Svanks acknowledged that the work done largely by researchers with advanced degrees and helped by graduate students and college interns won't directly help out-of-work Oregonians. But she said without money like this coming in, workers who depend on government grants for their livelihood could face economic uncertainty.
"Their lives can be precarious," Svanks said. "They're bringing money in only if they can design a grant and it's awarded."
In all, the center reports, the money should create or keep 37 jobs, from part-time internships for 16 University of Oregon undergraduate students to a promotion to full-time senior scientist for a research associate who otherwise would have been laid off.
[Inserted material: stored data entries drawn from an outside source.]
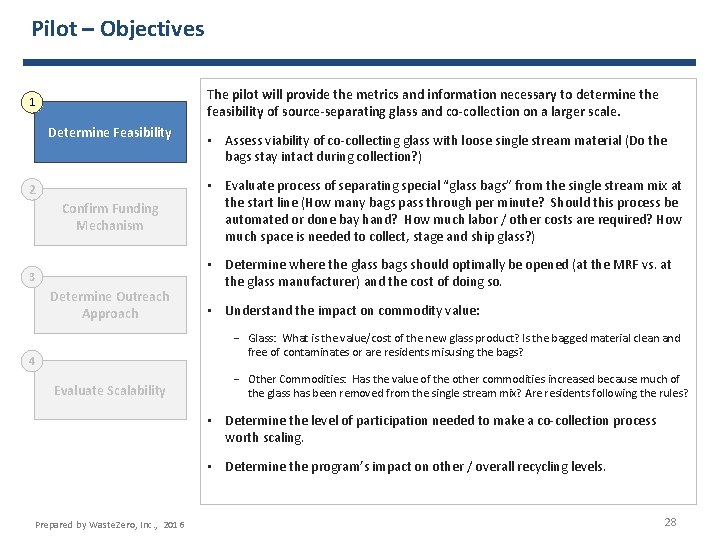 Pilot – Objectives

1

Determine Feasibility

2

Confirm Funding Mechanism

3

Determine Outreach Approach

4

Evaluate Scalability

The pilot will provide the metrics and information necessary to determine the feasibility of source-separating glass and co-collection on a larger scale.

▪ Assess viability of co-collecting glass with loose single stream material (Do the bags stay intact during collection?)

▪ Evaluate process of separating special "glass bags" from the single stream mix at the start line (How many bags pass through per minute? Should this process be automated or done bay hand? How much labor / other costs are required? How much space is needed to collect, stage and ship glass?)

▪ Determine where the glass bags should optimally be opened (at the MRF vs. at the glass manufacturer) and the cost of doing so.

▪ Understand the impact on commodity value:

– Glass: What is the value/cost of the new glass product? Is the bagged material clean and free of contaminates or are residents misusing the bags?

– Other Commodities: Has the value of the other commodities increased because much of the glass has been removed from the single stream mix? Are residents following the rules?

▪ Determine the level of participation needed to make a co-collection process worth scaling.

▪ Determine the program's impact on other / overall recycling levels.

Prepared by WasteZero, Inc., 2016

28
Stimulus grants have also helped Lane County residents who lack such advanced educations.
The 15 employees of Phyllis Backstrom Quality Medical Transcription Inc., run by a Springfield couple, are getting a few extra paid hours each week. Business co-owner Larry Backstrom said that's a result of a $294,588 stimulus award to Lane County government to help people who lack health insurance. The number of Oregoninans without health insurance has skyrocketed as people lost their jobs and their coverage. The main aim of the stimulus award was to help the county add a pediatrician, nurses and clerical staff.
Backstrom figures his business's revenue has risen about $2,000 a month as his employees log more hours to fulfill their contract.
"It is helping," Backstrom said. "If things get better, I may be able to add a full-time-equivalent worker."
Portland businessman Glenn Foreman's Full Circle Property Management is being paid through the stimulus program to clean 19 parks, campgrounds and boat ramps at six lakes run by the U.S. Army Corps of Engineers in Lane County.
Foreman employs nine people, including several who are, like himself, disabled veterans.
Foreman, a Vietnam veteran, acknowledged that before he won the contract, the federal government was paying another company to do the work. It wasn't called "stimulus" money then, but it paid for the same thing, Foreman said: cleaning campgrounds and outhouses at places such as Fern Ridge and Dorena lakes.
"If (public agencies) cut back on these parks, then you've got people raising Cain, saying we pay all this money and don't get anything for it."